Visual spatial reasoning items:
** Start **
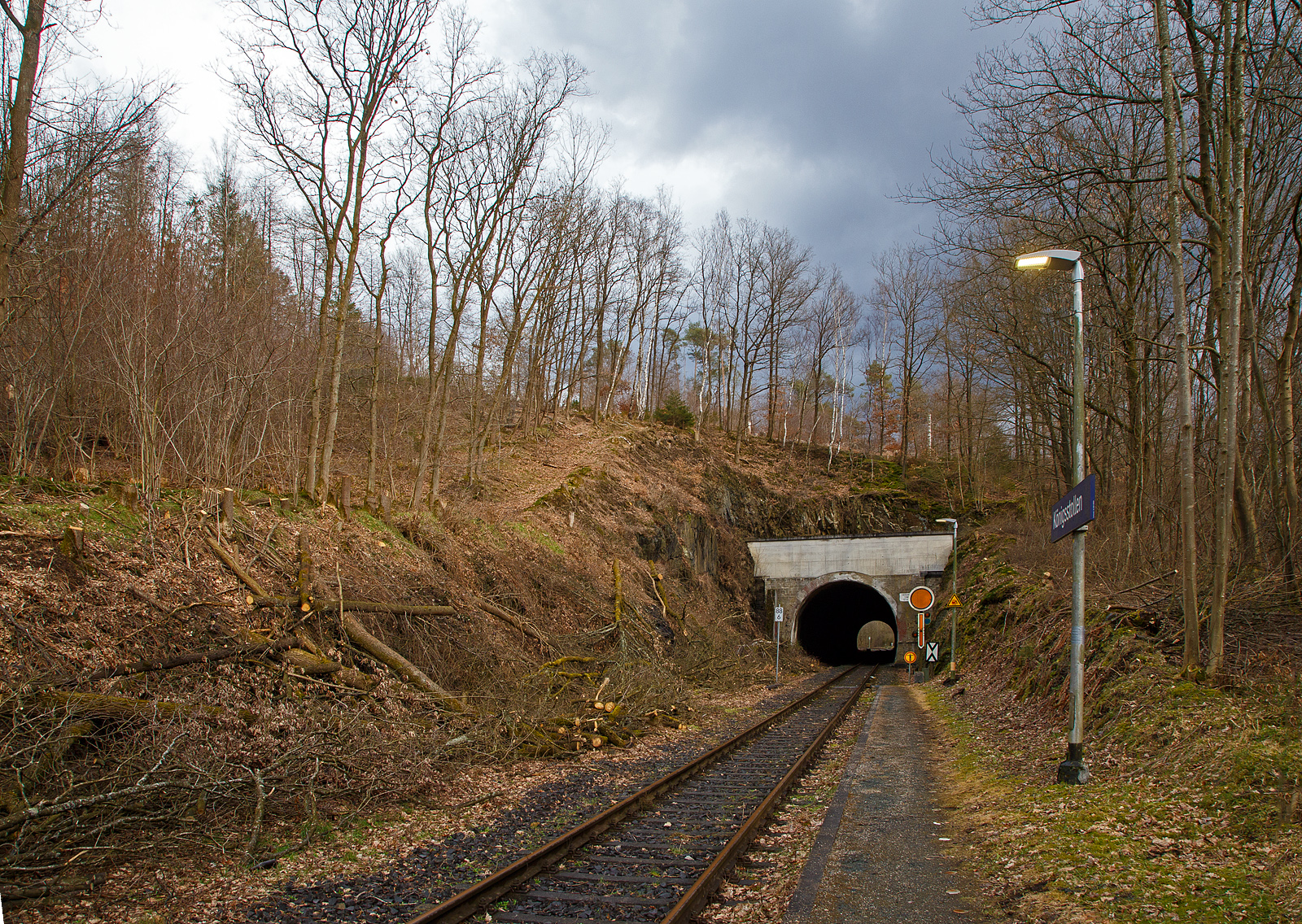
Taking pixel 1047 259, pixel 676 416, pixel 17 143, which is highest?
pixel 676 416

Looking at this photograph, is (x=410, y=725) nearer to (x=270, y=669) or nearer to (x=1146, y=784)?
(x=270, y=669)

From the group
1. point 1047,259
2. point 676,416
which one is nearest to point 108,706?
point 1047,259

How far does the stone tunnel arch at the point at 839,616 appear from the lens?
34031 mm

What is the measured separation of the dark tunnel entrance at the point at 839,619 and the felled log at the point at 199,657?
1104 inches

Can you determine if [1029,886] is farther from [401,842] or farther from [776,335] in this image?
[776,335]

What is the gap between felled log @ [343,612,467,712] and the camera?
33.6 ft

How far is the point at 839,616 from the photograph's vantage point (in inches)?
1748

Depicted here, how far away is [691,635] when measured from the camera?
76.5ft

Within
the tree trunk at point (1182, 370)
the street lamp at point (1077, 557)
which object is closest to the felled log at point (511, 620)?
the street lamp at point (1077, 557)

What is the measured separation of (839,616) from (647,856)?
40.2 m

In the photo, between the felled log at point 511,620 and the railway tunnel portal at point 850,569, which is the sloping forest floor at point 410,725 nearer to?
the felled log at point 511,620

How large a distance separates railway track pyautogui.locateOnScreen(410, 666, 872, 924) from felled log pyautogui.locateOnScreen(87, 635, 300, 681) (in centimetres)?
445

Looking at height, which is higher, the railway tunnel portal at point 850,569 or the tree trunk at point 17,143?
the tree trunk at point 17,143

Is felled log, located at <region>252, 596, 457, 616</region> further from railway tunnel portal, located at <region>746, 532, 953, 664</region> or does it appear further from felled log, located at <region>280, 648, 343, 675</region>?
railway tunnel portal, located at <region>746, 532, 953, 664</region>
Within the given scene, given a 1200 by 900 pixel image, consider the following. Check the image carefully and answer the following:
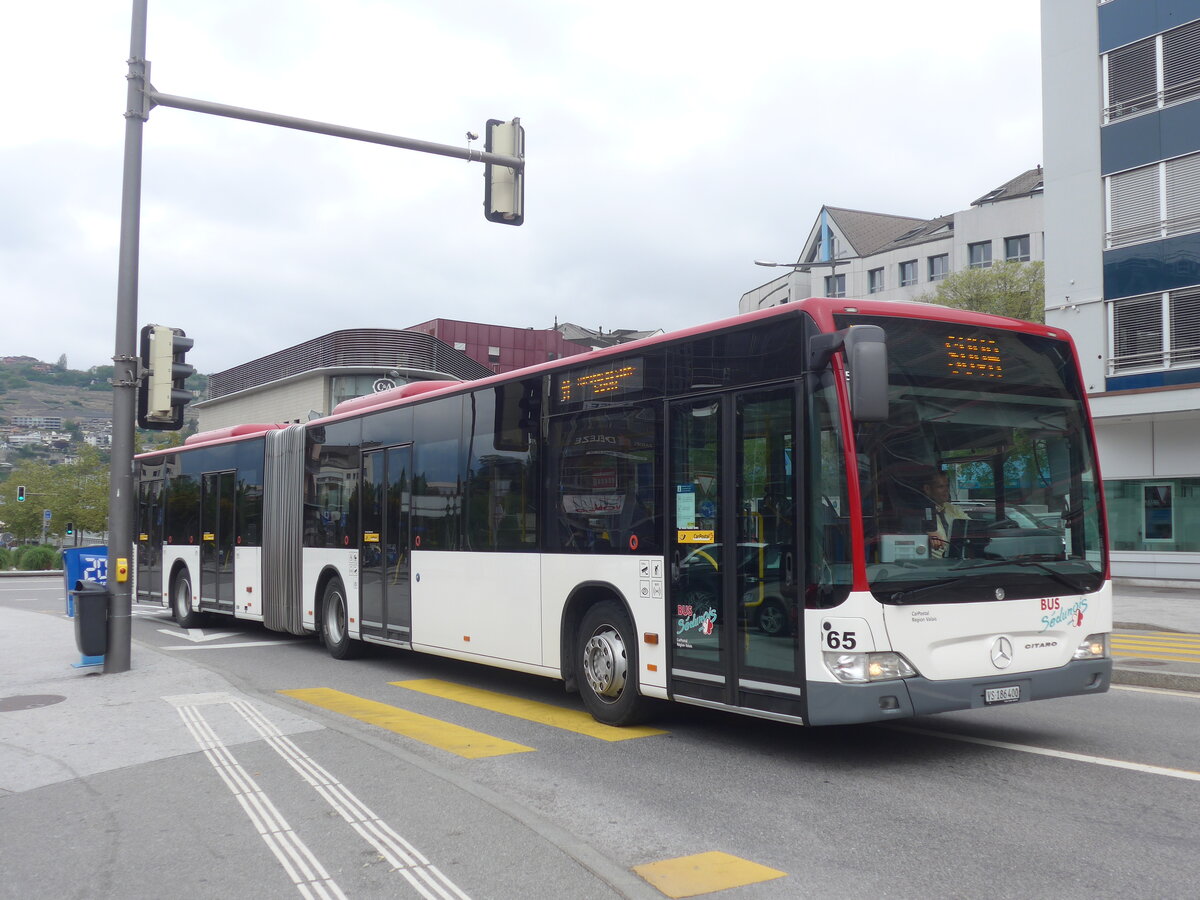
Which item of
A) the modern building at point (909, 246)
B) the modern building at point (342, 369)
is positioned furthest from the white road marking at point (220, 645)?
the modern building at point (909, 246)

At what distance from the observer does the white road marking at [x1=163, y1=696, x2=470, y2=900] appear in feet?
16.1

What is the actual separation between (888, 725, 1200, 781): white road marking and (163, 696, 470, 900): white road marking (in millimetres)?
4291

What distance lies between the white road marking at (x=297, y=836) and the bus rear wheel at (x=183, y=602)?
10.3 m

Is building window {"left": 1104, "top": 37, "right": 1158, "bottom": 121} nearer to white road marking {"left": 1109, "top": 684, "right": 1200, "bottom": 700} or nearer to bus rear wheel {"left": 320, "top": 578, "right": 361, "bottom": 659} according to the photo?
white road marking {"left": 1109, "top": 684, "right": 1200, "bottom": 700}

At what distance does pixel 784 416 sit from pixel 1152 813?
3.03m

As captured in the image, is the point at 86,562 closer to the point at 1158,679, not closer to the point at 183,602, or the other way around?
the point at 183,602

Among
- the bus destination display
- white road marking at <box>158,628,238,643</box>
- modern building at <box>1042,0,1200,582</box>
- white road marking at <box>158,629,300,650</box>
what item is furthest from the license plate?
modern building at <box>1042,0,1200,582</box>

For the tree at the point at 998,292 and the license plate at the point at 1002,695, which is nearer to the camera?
the license plate at the point at 1002,695

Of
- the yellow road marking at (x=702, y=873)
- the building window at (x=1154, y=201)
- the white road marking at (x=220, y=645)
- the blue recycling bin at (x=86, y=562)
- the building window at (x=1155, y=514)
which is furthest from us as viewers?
the building window at (x=1155, y=514)

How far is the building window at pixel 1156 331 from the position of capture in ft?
82.1

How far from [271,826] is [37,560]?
46446 millimetres

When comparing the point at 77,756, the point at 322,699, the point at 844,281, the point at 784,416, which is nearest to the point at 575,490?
the point at 784,416

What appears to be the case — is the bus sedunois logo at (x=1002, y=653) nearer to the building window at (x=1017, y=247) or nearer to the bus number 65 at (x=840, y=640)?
the bus number 65 at (x=840, y=640)

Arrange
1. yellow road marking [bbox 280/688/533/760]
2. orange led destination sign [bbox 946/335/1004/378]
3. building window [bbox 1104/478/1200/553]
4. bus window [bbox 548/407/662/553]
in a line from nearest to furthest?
orange led destination sign [bbox 946/335/1004/378] → yellow road marking [bbox 280/688/533/760] → bus window [bbox 548/407/662/553] → building window [bbox 1104/478/1200/553]
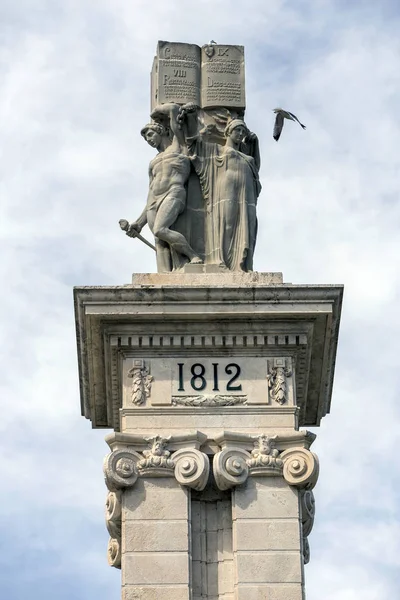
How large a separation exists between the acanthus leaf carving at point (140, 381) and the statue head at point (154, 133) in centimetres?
469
** End **
### [Exercise goal]
Format everything from the row containing "As captured in" down to the row containing "46446 millimetres" as a two-column CSV with the header text,answer and one line per row. Quote every field and replace any line breaks inside a field with spaces.

### [Result of the task]
text,answer
"As captured in the image, is the point at 86,562 closer to the point at 1158,679, not closer to the point at 183,602, or the other way around?","the point at 183,602"
"Among - the bus destination display - white road marking at <box>158,628,238,643</box> - modern building at <box>1042,0,1200,582</box> - white road marking at <box>158,629,300,650</box> what item is furthest from the license plate?","modern building at <box>1042,0,1200,582</box>"
"For the tree at the point at 998,292 and the license plate at the point at 1002,695, which is nearer to the camera?","the license plate at the point at 1002,695"
"Of - the yellow road marking at (x=702, y=873) - the building window at (x=1154, y=201) - the white road marking at (x=220, y=645) - the blue recycling bin at (x=86, y=562) - the building window at (x=1155, y=514) which is furthest from us as viewers?","the building window at (x=1155, y=514)"
"How far is the building window at pixel 1156 331 from the position of capture in ft?","82.1"
"How far from [271,826] is [37,560]?","46446 millimetres"